## RECORD SET
******************************

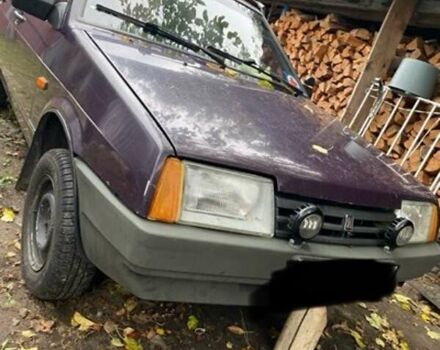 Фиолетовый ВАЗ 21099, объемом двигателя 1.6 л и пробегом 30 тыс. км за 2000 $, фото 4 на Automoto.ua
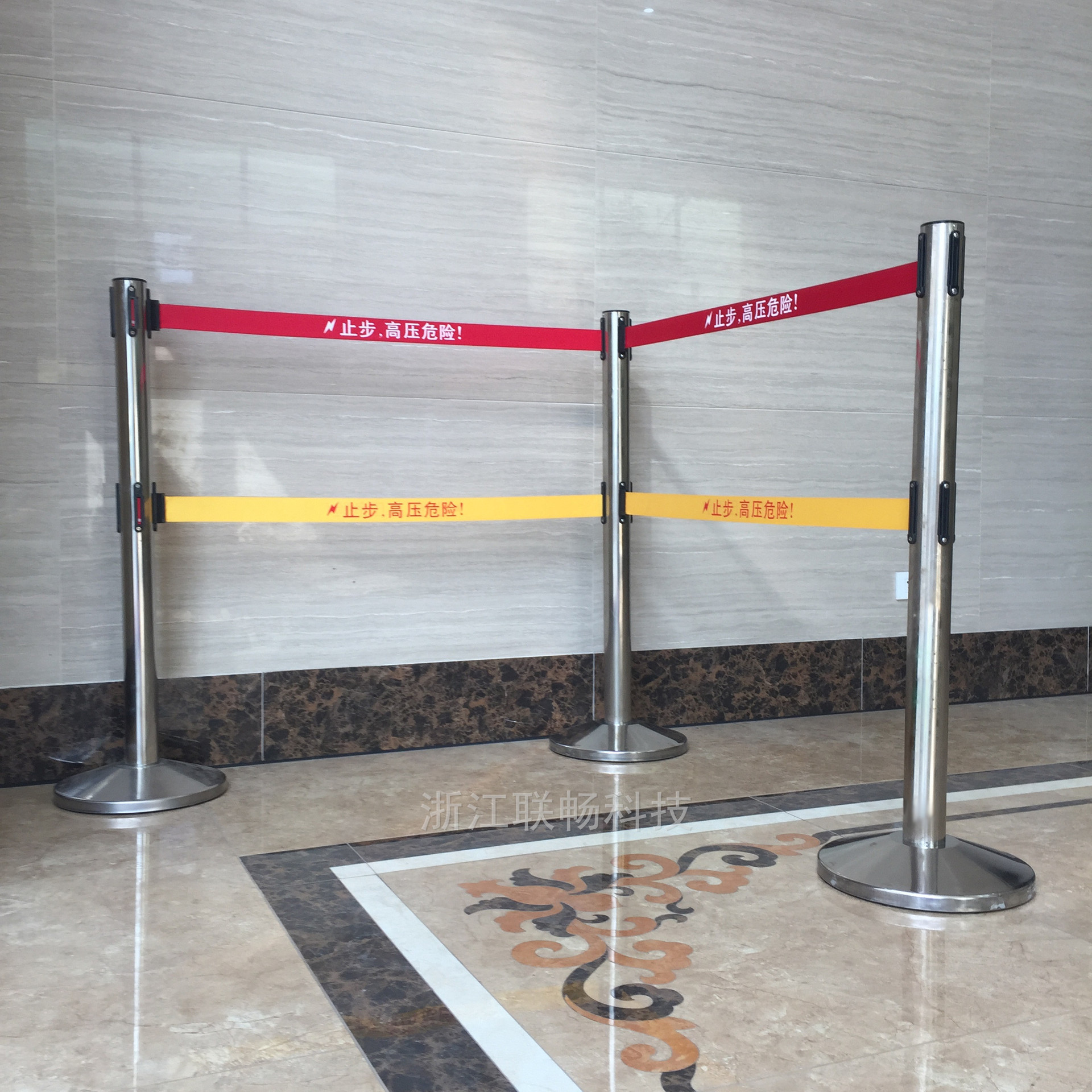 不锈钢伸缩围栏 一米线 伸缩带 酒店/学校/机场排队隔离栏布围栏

******************************

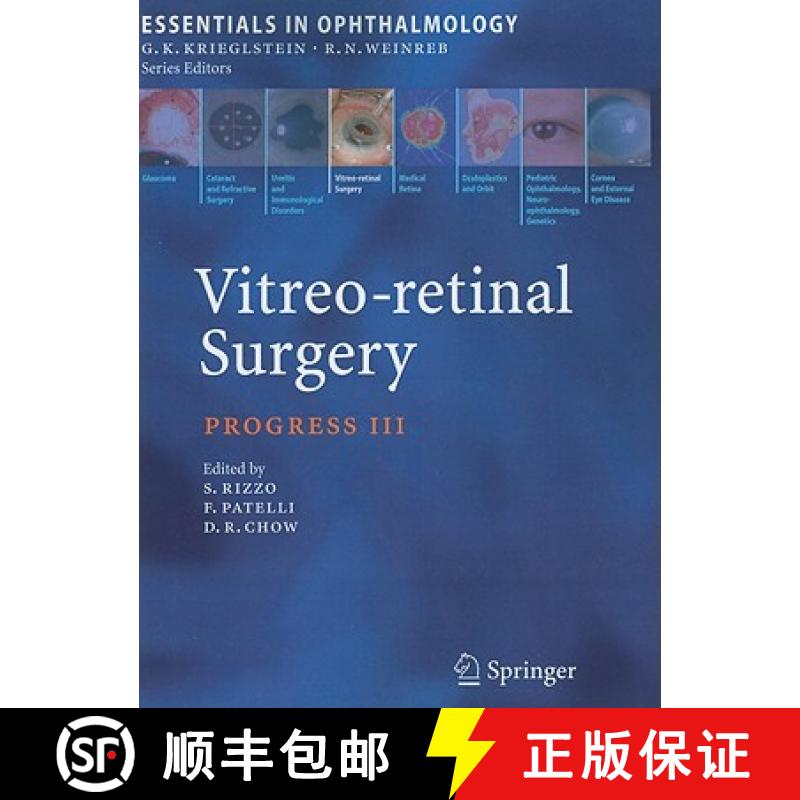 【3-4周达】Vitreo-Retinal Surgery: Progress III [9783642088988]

******************************

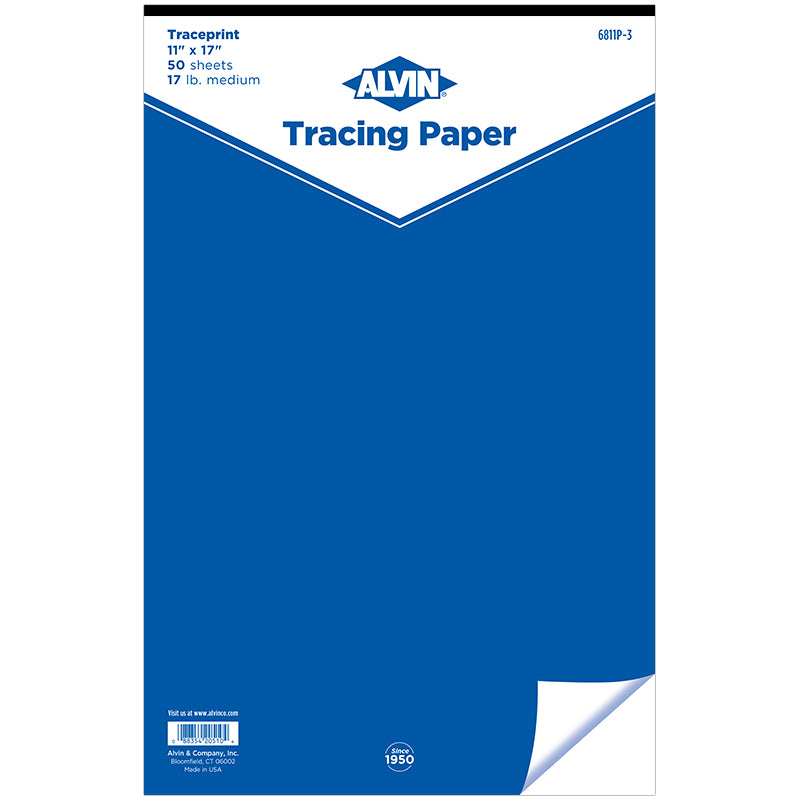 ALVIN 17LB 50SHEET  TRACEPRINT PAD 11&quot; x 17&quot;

******************************

## TASK
Once the line with "Фиолетовый ВАЗ 21099, объемом" is found above, print it and every line after it through the line with "不锈钢伸缩围栏 一米线 伸缩带 酒店/学校/机场排队隔离栏布围栏", exactly. Pictures stay out.

## RESULT
 Фиолетовый ВАЗ 21099, объемом двигателя 1.6 л и пробегом 30 тыс. км за 2000 $, фото 4 на Automoto.ua
 不锈钢伸缩围栏 一米线 伸缩带 酒店/学校/机场排队隔离栏布围栏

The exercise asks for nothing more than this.